Three years after he was forced to leave The Gambia, former President Yahya Jammeh is seeking to return home and his party, the Alliance for Patriotic Re-orientation and Construction, is backing him. However, the government of President Adama Barrow is warning the ousted dictator not to return to the country without its consent. Jammeh’s safety couldn’t be guaranteed if he did return without permission, a government spokesman told the BBC.

Jammeh is however insisting that under the agreement he signed with ECOWAS and the African Union, he has the right to return to his home country. The international bodies included the clause that Jammeh could return at “a time of his choosing” in a January 2017 deal to end the month-long political impasse that ended with the departure of Jammeh for Equatorial Guinea, where he has since been living.

The agreement reads that  Jammeh would leave “temporarily” and was “at liberty to return to The Gambia at any time of his choosing in accordance with international human rights law and his rights as a citizen of The Gambia and a former head of state”.

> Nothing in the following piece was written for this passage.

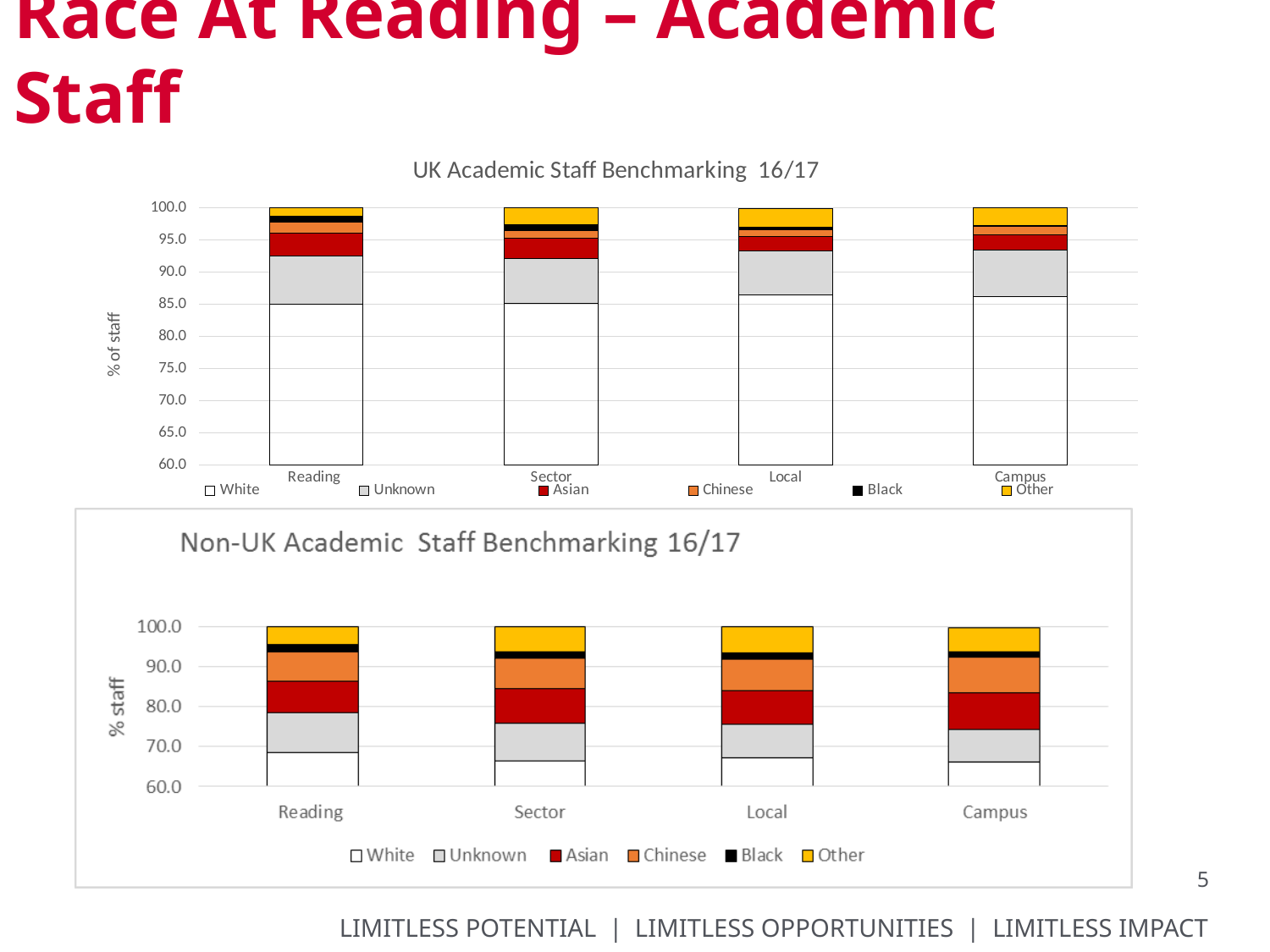
What is the y-axis label of the 'UK Academic Staff Benchmarking 16/17' chart? % of staff In the 'UK Academic Staff Benchmarking 16/17' chart, is the top of the White segment for Local greater or less than 80.0? greater In the 'Non-UK Academic Staff Benchmarking 16/17' chart, is the top of the Asian segment for Sector greater or less than 90.0? less In the 'Non-UK Academic Staff Benchmarking 16/17' chart, is the top of the White segment for Reading greater or less than 70.0? less What type of chart is the 'UK Academic Staff Benchmarking 16/17' chart? stacked bar chart How many categories are shown on the x axis of the 'Non-UK Academic Staff Benchmarking 16/17' chart? 4 Which series is shown in yellow in the legend of the 'Non-UK Academic Staff Benchmarking 16/17' chart? Other How many series does the legend of the 'UK Academic Staff Benchmarking 16/17' chart list? 6 What is the title of the lower chart on the slide? Non-UK Academic Staff Benchmarking 16/17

Former President Jammeh (right) and President Alpha Condé of Guinea in the State House, Banjul, on 22 January 2017. Marathon negotiations by Condé and Mauritania’s President Mohamed Ould Abdel Aziz with Jammeh led to the agreement that paved way for the exit of the long-term Gambian leader / Photo: OPG

 

However, government spokesman Ebrima Sankareh said he didn’t “know what document the man is talking about” and said President Barrow had never signed any such agreement. If he returns without permission, “the Gambian government cannot guarantee his safety and security”, Mr Sankareh told the BBC.

The possibilities of Jammeh being arrested if he returns doesn’t seem to be deterring him or his supporters.

“He is on his way… He can be here any time,” the interim leader of Jammeh’s party, Ousman Rambo Jatta, told the BBC’s Focus on Africa programme. He however refused to say exactly when the ousted leader would arrive in The Gambia.

He warned that any attempt to arrest  Jammeh would lead to “bloodshed”.

“Nobody will dare to arrest him,” he said.

Barrow’s government is obviously afraid that Jammeh could threaten the stability of his government and the country if he returns and the former leader still has a formidable political structure in place.

Jammeh, who ruled the West African nation for 22 years, was forced into exile after he refused to accept his defeat in elections in December 2016.

The Gambia will hold elections next year at which Barrow is expected to seek re-election despite an earlier agreement to step down after a 3-year transition period.